*TASK REQUIREMENTS*
Starting with the line that contains "In terms of" and going on through the end of the material, write those lines out again, replacing "dead grass patch" with "dry grass patch" and leaving everything else unchanged.

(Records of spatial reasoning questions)
· · ·
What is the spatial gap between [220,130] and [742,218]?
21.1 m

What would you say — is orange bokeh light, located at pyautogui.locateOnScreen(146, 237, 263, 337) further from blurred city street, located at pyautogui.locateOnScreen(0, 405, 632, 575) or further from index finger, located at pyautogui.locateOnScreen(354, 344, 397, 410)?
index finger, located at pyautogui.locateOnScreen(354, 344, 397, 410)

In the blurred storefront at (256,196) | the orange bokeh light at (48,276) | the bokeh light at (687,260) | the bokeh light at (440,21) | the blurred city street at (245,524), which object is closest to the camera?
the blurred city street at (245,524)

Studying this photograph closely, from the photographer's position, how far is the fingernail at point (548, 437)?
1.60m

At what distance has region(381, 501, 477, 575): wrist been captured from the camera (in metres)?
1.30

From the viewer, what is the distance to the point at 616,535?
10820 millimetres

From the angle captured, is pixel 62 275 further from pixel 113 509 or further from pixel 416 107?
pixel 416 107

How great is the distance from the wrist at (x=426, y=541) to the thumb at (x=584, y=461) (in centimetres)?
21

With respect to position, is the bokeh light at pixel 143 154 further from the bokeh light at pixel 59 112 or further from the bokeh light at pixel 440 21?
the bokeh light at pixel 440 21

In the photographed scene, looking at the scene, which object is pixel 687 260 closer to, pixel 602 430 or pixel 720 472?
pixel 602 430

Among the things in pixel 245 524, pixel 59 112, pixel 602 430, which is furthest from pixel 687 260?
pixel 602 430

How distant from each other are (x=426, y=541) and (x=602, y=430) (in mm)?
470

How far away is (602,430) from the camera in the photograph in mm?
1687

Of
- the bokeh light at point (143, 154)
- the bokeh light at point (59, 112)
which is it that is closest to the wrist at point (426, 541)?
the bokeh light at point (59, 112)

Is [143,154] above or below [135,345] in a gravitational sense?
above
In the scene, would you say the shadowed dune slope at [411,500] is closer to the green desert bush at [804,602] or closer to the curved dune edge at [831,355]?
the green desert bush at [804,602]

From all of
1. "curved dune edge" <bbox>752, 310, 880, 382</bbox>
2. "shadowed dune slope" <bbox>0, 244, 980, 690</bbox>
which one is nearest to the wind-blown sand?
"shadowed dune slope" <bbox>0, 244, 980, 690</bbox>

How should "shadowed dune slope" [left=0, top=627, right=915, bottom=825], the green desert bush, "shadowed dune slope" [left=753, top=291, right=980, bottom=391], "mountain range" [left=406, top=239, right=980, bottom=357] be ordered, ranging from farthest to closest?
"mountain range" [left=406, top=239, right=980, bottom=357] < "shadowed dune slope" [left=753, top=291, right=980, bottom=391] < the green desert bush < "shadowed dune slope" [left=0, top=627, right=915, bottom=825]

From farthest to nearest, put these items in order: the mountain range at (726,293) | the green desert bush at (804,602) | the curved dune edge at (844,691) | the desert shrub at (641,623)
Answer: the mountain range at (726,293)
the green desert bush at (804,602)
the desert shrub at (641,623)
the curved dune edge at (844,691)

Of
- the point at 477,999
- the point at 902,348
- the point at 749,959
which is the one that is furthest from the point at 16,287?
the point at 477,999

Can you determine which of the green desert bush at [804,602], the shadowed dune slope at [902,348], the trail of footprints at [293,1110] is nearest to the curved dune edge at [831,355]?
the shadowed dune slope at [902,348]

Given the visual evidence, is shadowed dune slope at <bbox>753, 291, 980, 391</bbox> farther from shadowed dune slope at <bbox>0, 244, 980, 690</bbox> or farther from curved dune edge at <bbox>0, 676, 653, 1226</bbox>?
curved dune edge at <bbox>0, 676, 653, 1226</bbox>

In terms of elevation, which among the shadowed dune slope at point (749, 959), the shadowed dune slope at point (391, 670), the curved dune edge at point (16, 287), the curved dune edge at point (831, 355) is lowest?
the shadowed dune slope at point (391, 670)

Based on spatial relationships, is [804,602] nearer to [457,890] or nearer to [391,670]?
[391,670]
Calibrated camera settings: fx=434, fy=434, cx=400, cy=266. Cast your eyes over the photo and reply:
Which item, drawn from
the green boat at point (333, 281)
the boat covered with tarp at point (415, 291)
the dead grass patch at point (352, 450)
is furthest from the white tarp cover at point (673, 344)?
· · ·
*TASK RESULT*
In terms of elevation, which among the shadowed dune slope at point (749, 959), the shadowed dune slope at point (391, 670), the curved dune edge at point (16, 287), the curved dune edge at point (831, 355) is lowest?
the shadowed dune slope at point (391, 670)

Based on spatial relationships, is [804,602] nearer to [457,890] or nearer to [391,670]?
[391,670]
Calibrated camera settings: fx=434, fy=434, cx=400, cy=266. Cast your eyes over the photo and reply:
Which item, drawn from
the green boat at point (333, 281)
the boat covered with tarp at point (415, 291)
the dry grass patch at point (352, 450)
is furthest from the white tarp cover at point (673, 344)?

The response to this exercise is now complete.